Work to be completed> Write the data out again exactly, dropping any images it holds.

(Data records Opens)

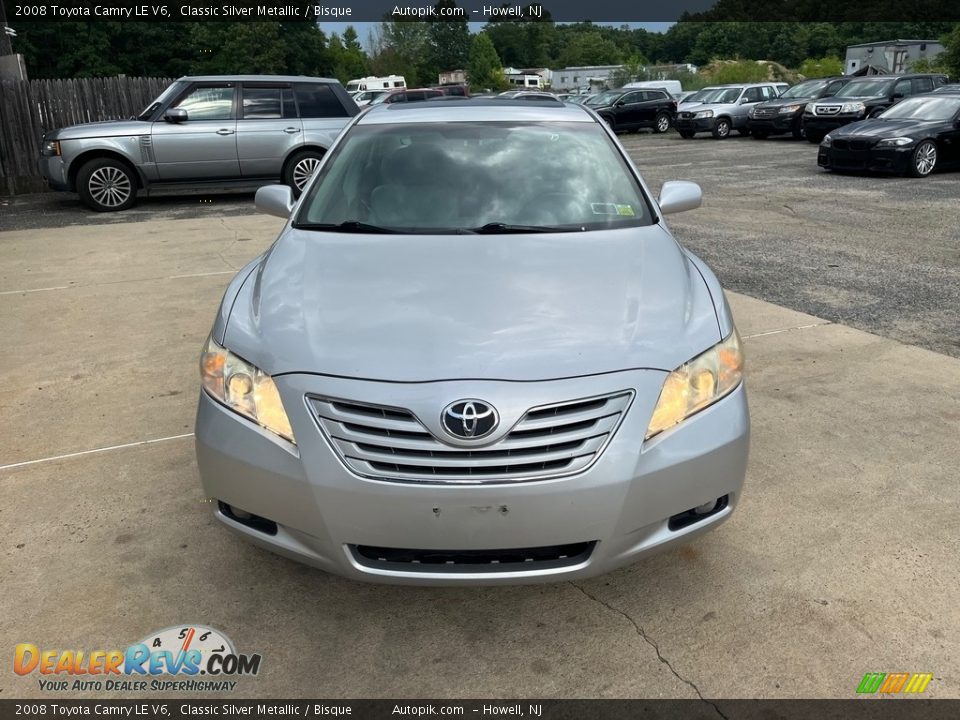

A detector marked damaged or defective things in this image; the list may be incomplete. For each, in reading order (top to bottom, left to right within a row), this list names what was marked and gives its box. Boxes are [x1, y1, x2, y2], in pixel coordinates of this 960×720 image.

crack in pavement [568, 584, 728, 716]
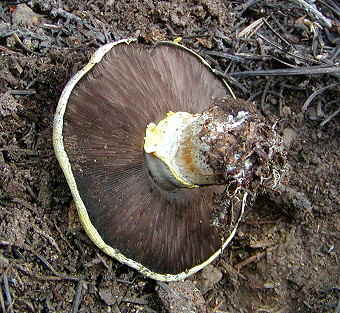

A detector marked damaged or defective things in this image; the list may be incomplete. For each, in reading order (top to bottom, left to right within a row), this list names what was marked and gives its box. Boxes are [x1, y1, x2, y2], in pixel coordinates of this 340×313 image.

torn veil remnant [53, 39, 286, 280]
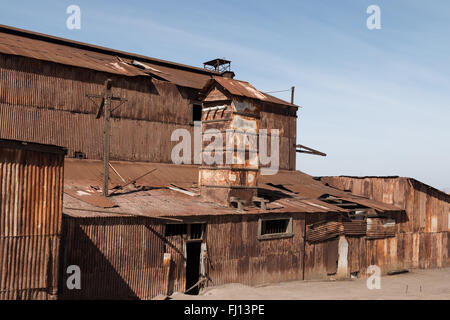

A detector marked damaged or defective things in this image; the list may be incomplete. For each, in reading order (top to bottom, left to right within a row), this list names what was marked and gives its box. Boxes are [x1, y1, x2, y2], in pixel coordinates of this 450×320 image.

rusted iron sheet [0, 138, 65, 300]
rusty metal panel [0, 139, 65, 300]
broken window [258, 218, 294, 240]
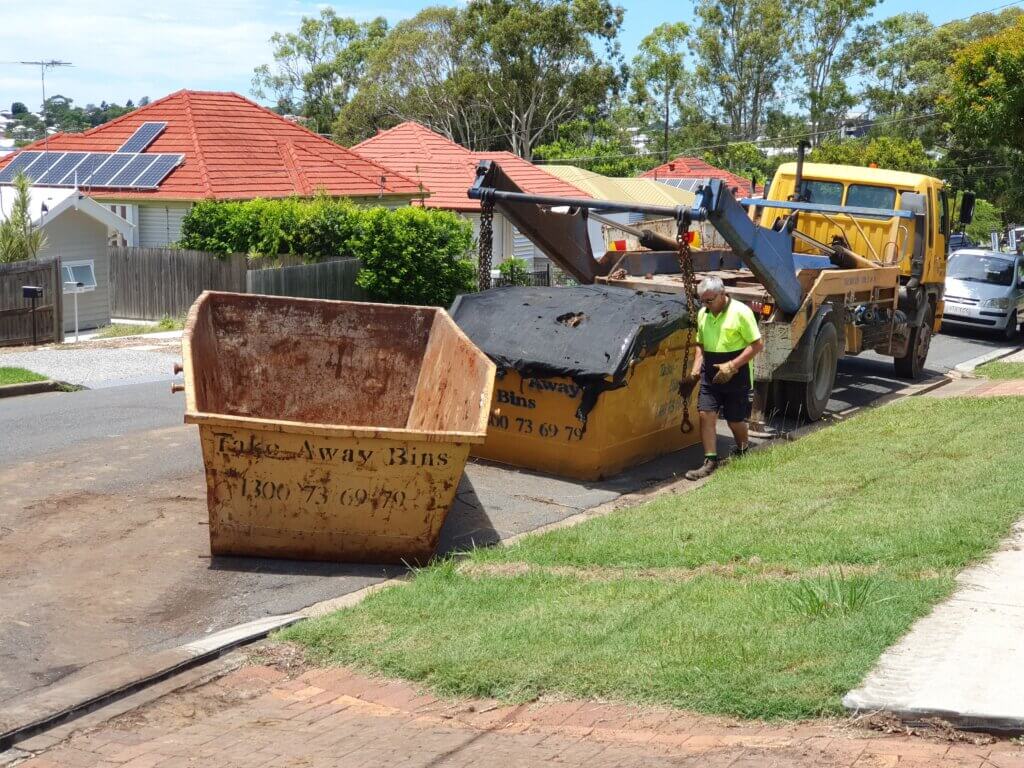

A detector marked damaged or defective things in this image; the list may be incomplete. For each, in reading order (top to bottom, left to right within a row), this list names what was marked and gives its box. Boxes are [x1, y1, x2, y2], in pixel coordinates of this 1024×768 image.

rusty skip bin [180, 290, 495, 561]
rusted metal surface [183, 290, 495, 565]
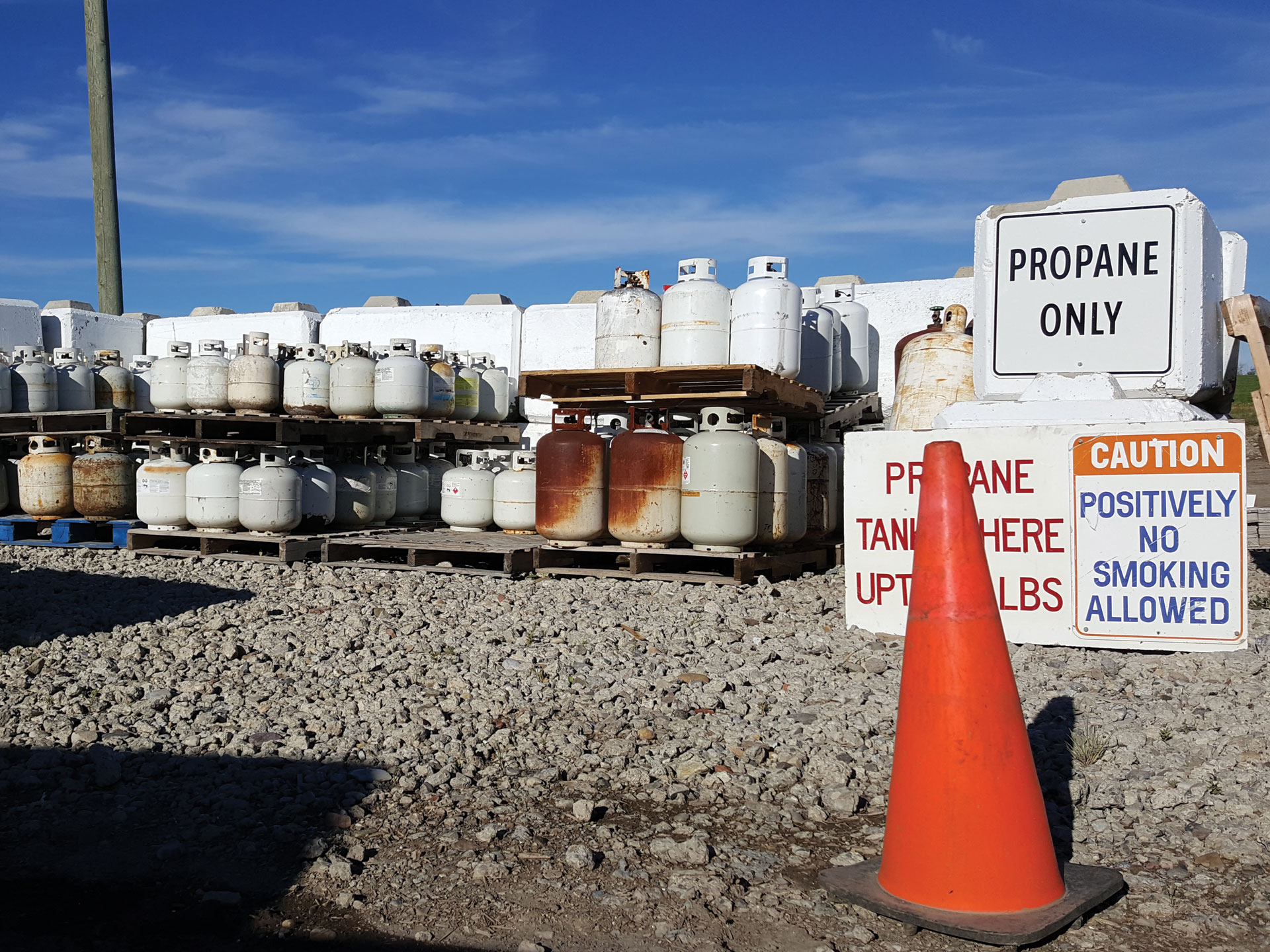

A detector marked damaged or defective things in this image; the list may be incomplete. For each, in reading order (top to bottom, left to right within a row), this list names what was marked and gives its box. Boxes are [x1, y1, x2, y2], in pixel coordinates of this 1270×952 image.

rusty brown propane tank [72, 434, 137, 518]
rusty brown propane tank [533, 406, 607, 548]
rust stain on tank [533, 428, 607, 540]
rusty brown propane tank [607, 411, 681, 551]
rust stain on tank [607, 431, 685, 548]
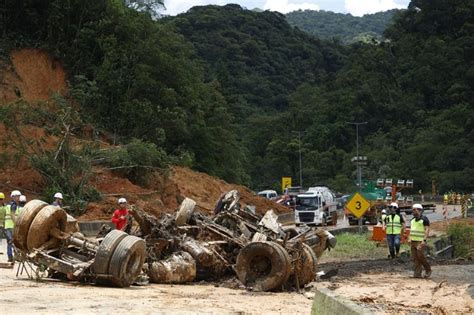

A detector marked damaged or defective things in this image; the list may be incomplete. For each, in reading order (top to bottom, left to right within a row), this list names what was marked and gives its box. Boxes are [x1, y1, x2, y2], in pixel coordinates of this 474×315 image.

rusty metal debris [12, 190, 336, 292]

(Data records Closes)

Answer area>
A detector marked damaged or defective things in this image; the list may be incomplete. For each, in reading order (top to bottom, left to right within a row), this list names what was marked and gives its box. Boxes are [x1, y1, x2, y2], in pixel coordinates of this 960×720 image.

crack in pavement [568, 584, 728, 716]

A detector marked damaged or defective things in this image; the list may be incomplete. For each, in reading order (top to bottom, left to right within a row), this list names what was marked and gives its box. Boxes are [x1, y1, x2, y2], in pixel coordinates of this 340×313 image.

torn veil remnant [53, 39, 286, 280]

A detector marked damaged or defective things in this image; the list may be incomplete. For each, in reading order (top to bottom, left to right within a row), this list names what was marked and gives its box. Boxes are [x1, y1, x2, y2], in pixel coordinates of this 450×320 image.

rusted iron sheet [0, 138, 65, 300]
rusty metal panel [0, 139, 65, 300]
broken window [258, 218, 294, 240]

A detector marked damaged or defective things in this image; the list may be incomplete. For each, in reading order (top to bottom, left to right within a row), this list names what was marked and gives its box. Boxes are [x1, y1, x2, y2], in pixel coordinates of this 1024×768 image.

rusty skip bin [180, 290, 495, 561]
rusted metal surface [183, 290, 495, 565]

A detector marked damaged or defective things in this image; the list may be incomplete. For each, in reading order (top to bottom, left to right within a row), this list names what was marked and gives its box. Boxes are [x1, y1, x2, y2], in pixel coordinates of this 1270×952 image.

rusty brown propane tank [72, 434, 137, 518]
rusty brown propane tank [533, 406, 607, 548]
rust stain on tank [533, 428, 607, 540]
rusty brown propane tank [607, 411, 681, 551]
rust stain on tank [607, 431, 685, 548]

A detector marked damaged or defective things in this image; the list may be incomplete. For each, in reading order (top to bottom, left to right within a row), this list names what was marked and gives its box. Boxes are [x1, y1, x2, y2], in pixel coordinates of this 474×315 image.

rusty metal debris [12, 190, 336, 292]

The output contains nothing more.